● Source data
—————

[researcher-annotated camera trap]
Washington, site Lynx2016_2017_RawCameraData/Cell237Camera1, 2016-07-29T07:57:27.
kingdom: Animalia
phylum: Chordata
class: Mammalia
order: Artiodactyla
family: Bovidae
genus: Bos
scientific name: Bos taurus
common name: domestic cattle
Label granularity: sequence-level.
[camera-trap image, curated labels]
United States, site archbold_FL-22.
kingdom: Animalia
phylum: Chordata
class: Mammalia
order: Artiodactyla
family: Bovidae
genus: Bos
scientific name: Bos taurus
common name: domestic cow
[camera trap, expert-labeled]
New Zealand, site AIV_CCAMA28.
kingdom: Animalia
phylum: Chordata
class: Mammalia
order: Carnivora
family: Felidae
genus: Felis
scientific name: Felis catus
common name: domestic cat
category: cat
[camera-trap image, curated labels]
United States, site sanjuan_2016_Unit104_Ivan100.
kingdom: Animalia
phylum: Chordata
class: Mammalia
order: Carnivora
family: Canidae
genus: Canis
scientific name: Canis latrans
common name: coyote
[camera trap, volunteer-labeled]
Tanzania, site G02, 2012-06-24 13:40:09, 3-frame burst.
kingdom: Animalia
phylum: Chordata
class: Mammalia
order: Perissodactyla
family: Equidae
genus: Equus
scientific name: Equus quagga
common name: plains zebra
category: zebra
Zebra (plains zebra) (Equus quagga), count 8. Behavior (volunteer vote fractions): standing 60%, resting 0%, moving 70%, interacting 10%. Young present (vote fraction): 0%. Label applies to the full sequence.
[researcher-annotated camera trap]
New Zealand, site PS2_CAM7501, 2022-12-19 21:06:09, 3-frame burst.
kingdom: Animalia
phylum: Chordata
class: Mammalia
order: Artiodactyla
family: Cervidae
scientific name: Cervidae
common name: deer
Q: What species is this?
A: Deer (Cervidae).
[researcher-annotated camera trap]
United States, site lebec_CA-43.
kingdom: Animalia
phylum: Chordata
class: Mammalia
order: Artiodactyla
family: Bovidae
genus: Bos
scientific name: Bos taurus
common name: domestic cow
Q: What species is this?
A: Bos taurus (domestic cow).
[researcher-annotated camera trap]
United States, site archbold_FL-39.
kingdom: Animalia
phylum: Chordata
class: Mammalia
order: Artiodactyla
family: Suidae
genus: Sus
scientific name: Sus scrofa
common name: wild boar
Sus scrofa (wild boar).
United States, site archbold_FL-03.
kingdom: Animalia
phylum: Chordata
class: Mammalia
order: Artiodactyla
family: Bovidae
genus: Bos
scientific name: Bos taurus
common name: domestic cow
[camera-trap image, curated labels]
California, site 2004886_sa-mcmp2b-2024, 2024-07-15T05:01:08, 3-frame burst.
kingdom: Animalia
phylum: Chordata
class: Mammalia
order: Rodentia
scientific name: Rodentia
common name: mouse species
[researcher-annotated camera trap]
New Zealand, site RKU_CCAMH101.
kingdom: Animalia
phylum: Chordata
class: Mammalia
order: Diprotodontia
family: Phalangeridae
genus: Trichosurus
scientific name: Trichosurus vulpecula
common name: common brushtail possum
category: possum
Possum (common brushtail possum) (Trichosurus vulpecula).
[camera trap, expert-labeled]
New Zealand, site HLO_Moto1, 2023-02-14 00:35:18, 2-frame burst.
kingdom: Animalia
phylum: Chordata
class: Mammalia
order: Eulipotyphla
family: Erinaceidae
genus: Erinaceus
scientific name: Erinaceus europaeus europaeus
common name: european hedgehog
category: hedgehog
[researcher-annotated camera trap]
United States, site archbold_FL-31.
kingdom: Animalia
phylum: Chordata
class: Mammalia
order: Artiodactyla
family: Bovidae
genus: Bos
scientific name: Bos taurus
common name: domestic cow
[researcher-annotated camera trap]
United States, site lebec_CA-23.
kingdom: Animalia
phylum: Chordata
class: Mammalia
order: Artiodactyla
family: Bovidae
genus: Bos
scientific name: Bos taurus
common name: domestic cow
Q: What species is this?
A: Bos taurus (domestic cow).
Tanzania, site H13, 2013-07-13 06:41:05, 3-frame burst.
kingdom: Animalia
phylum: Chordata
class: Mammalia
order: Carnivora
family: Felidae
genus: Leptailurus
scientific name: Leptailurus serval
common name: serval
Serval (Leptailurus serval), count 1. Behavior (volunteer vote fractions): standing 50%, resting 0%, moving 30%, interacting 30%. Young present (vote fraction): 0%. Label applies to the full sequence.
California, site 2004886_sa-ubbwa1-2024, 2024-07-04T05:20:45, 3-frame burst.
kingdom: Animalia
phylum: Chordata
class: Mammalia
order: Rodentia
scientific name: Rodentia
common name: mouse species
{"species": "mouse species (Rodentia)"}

—————

● Task statement
Please reproduce each record precisely as written.

● Solution to this exercise
[researcher-annotated camera trap]
Washington, site Lynx2016_2017_RawCameraData/Cell237Camera1, 2016-07-29T07:57:27.
kingdom: Animalia
phylum: Chordata
class: Mammalia
order: Artiodactyla
family: Bovidae
genus: Bos
scientific name: Bos taurus
common name: domestic cattle
Label granularity: sequence-level.
[camera-trap image, curated labels]
United States, site archbold_FL-22.
kingdom: Animalia
phylum: Chordata
class: Mammalia
order: Artiodactyla
family: Bovidae
genus: Bos
scientific name: Bos taurus
common name: domestic cow
[camera trap, expert-labeled]
New Zealand, site AIV_CCAMA28.
kingdom: Animalia
phylum: Chordata
class: Mammalia
order: Carnivora
family: Felidae
genus: Felis
scientific name: Felis catus
common name: domestic cat
category: cat
[camera-trap image, curated labels]
United States, site sanjuan_2016_Unit104_Ivan100.
kingdom: Animalia
phylum: Chordata
class: Mammalia
order: Carnivora
family: Canidae
genus: Canis
scientific name: Canis latrans
common name: coyote
[camera trap, volunteer-labeled]
Tanzania, site G02, 2012-06-24 13:40:09, 3-frame burst.
kingdom: Animalia
phylum: Chordata
class: Mammalia
order: Perissodactyla
family: Equidae
genus: Equus
scientific name: Equus quagga
common name: plains zebra
category: zebra
Zebra (plains zebra) (Equus quagga), count 8. Behavior (volunteer vote fractions): standing 60%, resting 0%, moving 70%, interacting 10%. Young present (vote fraction): 0%. Label applies to the full sequence.
[researcher-annotated camera trap]
New Zealand, site PS2_CAM7501, 2022-12-19 21:06:09, 3-frame burst.
kingdom: Animalia
phylum: Chordata
class: Mammalia
order: Artiodactyla
family: Cervidae
scientific name: Cervidae
common name: deer
Q: What species is this?
A: Deer (Cervidae).
[researcher-annotated camera trap]
United States, site lebec_CA-43.
kingdom: Animalia
phylum: Chordata
class: Mammalia
order: Artiodactyla
family: Bovidae
genus: Bos
scientific name: Bos taurus
common name: domestic cow
Q: What species is this?
A: Bos taurus (domestic cow).
[researcher-annotated camera trap]
United States, site archbold_FL-39.
kingdom: Animalia
phylum: Chordata
class: Mammalia
order: Artiodactyla
family: Suidae
genus: Sus
scientific name: Sus scrofa
common name: wild boar
Sus scrofa (wild boar).
United States, site archbold_FL-03.
kingdom: Animalia
phylum: Chordata
class: Mammalia
order: Artiodactyla
family: Bovidae
genus: Bos
scientific name: Bos taurus
common name: domestic cow
[camera-trap image, curated labels]
California, site 2004886_sa-mcmp2b-2024, 2024-07-15T05:01:08, 3-frame burst.
kingdom: Animalia
phylum: Chordata
class: Mammalia
order: Rodentia
scientific name: Rodentia
common name: mouse species
[researcher-annotated camera trap]
New Zealand, site RKU_CCAMH101.
kingdom: Animalia
phylum: Chordata
class: Mammalia
order: Diprotodontia
family: Phalangeridae
genus: Trichosurus
scientific name: Trichosurus vulpecula
common name: common brushtail possum
category: possum
Possum (common brushtail possum) (Trichosurus vulpecula).
[camera trap, expert-labeled]
New Zealand, site HLO_Moto1, 2023-02-14 00:35:18, 2-frame burst.
kingdom: Animalia
phylum: Chordata
class: Mammalia
order: Eulipotyphla
family: Erinaceidae
genus: Erinaceus
scientific name: Erinaceus europaeus europaeus
common name: european hedgehog
category: hedgehog
[researcher-annotated camera trap]
United States, site archbold_FL-31.
kingdom: Animalia
phylum: Chordata
class: Mammalia
order: Artiodactyla
family: Bovidae
genus: Bos
scientific name: Bos taurus
common name: domestic cow
[researcher-annotated camera trap]
United States, site lebec_CA-23.
kingdom: Animalia
phylum: Chordata
class: Mammalia
order: Artiodactyla
family: Bovidae
genus: Bos
scientific name: Bos taurus
common name: domestic cow
Q: What species is this?
A: Bos taurus (domestic cow).
Tanzania, site H13, 2013-07-13 06:41:05, 3-frame burst.
kingdom: Animalia
phylum: Chordata
class: Mammalia
order: Carnivora
family: Felidae
genus: Leptailurus
scientific name: Leptailurus serval
common name: serval
Serval (Leptailurus serval), count 1. Behavior (volunteer vote fractions): standing 50%, resting 0%, moving 30%, interacting 30%. Young present (vote fraction): 0%. Label applies to the full sequence.
California, site 2004886_sa-ubbwa1-2024, 2024-07-04T05:20:45, 3-frame burst.
kingdom: Animalia
phylum: Chordata
class: Mammalia
order: Rodentia
scientific name: Rodentia
common name: mouse species
{"species": "mouse species (Rodentia)"}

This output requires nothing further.